The records that follow are to be repeated without alteration.

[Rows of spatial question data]
________________________
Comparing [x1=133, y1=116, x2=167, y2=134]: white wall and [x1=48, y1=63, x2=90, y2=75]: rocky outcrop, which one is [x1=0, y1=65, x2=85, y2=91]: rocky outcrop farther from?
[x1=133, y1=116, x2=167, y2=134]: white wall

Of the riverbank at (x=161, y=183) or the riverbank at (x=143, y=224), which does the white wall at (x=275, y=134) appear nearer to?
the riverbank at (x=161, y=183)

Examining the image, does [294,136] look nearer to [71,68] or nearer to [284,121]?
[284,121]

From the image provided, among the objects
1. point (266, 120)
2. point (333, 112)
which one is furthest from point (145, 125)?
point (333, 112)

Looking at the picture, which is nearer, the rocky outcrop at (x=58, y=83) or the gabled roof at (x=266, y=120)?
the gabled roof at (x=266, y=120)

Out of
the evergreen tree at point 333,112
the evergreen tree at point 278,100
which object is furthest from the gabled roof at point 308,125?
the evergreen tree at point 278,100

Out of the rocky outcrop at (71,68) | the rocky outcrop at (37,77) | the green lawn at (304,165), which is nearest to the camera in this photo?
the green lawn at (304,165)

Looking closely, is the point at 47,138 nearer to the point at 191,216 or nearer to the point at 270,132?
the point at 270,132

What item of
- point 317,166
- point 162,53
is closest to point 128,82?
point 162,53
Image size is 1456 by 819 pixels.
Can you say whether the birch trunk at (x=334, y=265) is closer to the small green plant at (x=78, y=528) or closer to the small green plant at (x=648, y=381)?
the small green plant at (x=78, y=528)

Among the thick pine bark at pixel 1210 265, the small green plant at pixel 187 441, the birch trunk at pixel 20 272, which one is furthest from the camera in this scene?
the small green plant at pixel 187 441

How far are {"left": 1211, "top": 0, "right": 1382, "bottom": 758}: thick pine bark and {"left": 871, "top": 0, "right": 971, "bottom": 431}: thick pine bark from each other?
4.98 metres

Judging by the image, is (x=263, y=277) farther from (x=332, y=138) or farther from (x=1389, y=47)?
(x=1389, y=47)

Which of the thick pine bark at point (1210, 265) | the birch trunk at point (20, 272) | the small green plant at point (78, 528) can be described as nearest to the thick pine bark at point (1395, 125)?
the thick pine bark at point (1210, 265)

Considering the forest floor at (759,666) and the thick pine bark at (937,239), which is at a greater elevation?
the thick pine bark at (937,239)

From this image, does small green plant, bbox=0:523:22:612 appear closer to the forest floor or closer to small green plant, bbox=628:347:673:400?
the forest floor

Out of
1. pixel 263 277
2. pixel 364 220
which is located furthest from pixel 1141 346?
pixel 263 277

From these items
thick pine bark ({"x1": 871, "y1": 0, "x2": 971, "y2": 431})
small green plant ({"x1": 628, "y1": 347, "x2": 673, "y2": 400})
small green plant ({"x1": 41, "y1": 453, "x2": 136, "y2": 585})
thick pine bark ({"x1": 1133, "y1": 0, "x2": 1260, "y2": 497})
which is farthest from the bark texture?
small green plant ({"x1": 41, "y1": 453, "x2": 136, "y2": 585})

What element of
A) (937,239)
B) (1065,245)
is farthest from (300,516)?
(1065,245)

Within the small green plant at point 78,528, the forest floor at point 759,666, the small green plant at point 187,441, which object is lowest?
________________________
_TASK OUTPUT_:
Comparing [x1=133, y1=116, x2=167, y2=134]: white wall and [x1=48, y1=63, x2=90, y2=75]: rocky outcrop, which one is [x1=0, y1=65, x2=85, y2=91]: rocky outcrop farther from?
[x1=133, y1=116, x2=167, y2=134]: white wall

Of the riverbank at (x=161, y=183) or the riverbank at (x=143, y=224), which does the white wall at (x=275, y=134) appear nearer to?
the riverbank at (x=161, y=183)

Examining the image, does [294,136] look nearer to [71,68] or nearer to [284,121]?
[284,121]

From the image provided, among the objects
1. point (266, 120)
2. point (333, 112)
which one is furthest from point (145, 125)?
point (333, 112)

Looking at the picture, which is nearer, the rocky outcrop at (x=58, y=83) or the gabled roof at (x=266, y=120)?
the gabled roof at (x=266, y=120)

Out of
the evergreen tree at point 333,112
the evergreen tree at point 278,100
which object is furthest from the gabled roof at point 308,125?
the evergreen tree at point 278,100

Out of the rocky outcrop at (71,68) | the rocky outcrop at (37,77) | the green lawn at (304,165), which is nearest to the camera in this photo?
the green lawn at (304,165)

Looking closely, is the point at 47,138 nearer to the point at 191,216 or nearer to the point at 270,132?
the point at 270,132

What item of
- point 317,166
- point 162,53
is closest to point 128,82?
point 162,53
Image size is 1456 by 819 pixels.
Can you say whether the birch trunk at (x=334, y=265) is closer to the small green plant at (x=78, y=528) or closer to the small green plant at (x=648, y=381)?
the small green plant at (x=78, y=528)

Among the thick pine bark at pixel 1210 265, the small green plant at pixel 187 441, the birch trunk at pixel 20 272, which one is furthest from the camera in this scene?
the small green plant at pixel 187 441

How far are {"left": 1211, "top": 0, "right": 1382, "bottom": 758}: thick pine bark and {"left": 871, "top": 0, "right": 971, "bottom": 431}: thick pine bark from each other?
4.98 metres

Judging by the image, is (x=263, y=277) farther from (x=332, y=138) or farther from (x=1389, y=47)?
(x=1389, y=47)

Which of the thick pine bark at point (1210, 265) | the birch trunk at point (20, 272) | the small green plant at point (78, 528) can be described as nearest to the thick pine bark at point (1395, 125)?
the thick pine bark at point (1210, 265)

Considering the forest floor at (759,666) and the thick pine bark at (937,239), which is at a greater elevation?
the thick pine bark at (937,239)

From this image, does small green plant, bbox=0:523:22:612 appear closer to the forest floor or closer to small green plant, bbox=628:347:673:400?
the forest floor

Out of
1. pixel 263 277
2. pixel 364 220
which is located furthest from pixel 1141 346?
pixel 263 277

From these items
thick pine bark ({"x1": 871, "y1": 0, "x2": 971, "y2": 431})
small green plant ({"x1": 628, "y1": 347, "x2": 673, "y2": 400})
small green plant ({"x1": 41, "y1": 453, "x2": 136, "y2": 585})
thick pine bark ({"x1": 1133, "y1": 0, "x2": 1260, "y2": 497})
which is farthest from the bark texture?
small green plant ({"x1": 41, "y1": 453, "x2": 136, "y2": 585})

What element of
A) (937,239)
B) (1065,245)
is farthest from (300,516)?
(1065,245)

Within the small green plant at point 78,528, the forest floor at point 759,666, the small green plant at point 187,441, which object is lowest?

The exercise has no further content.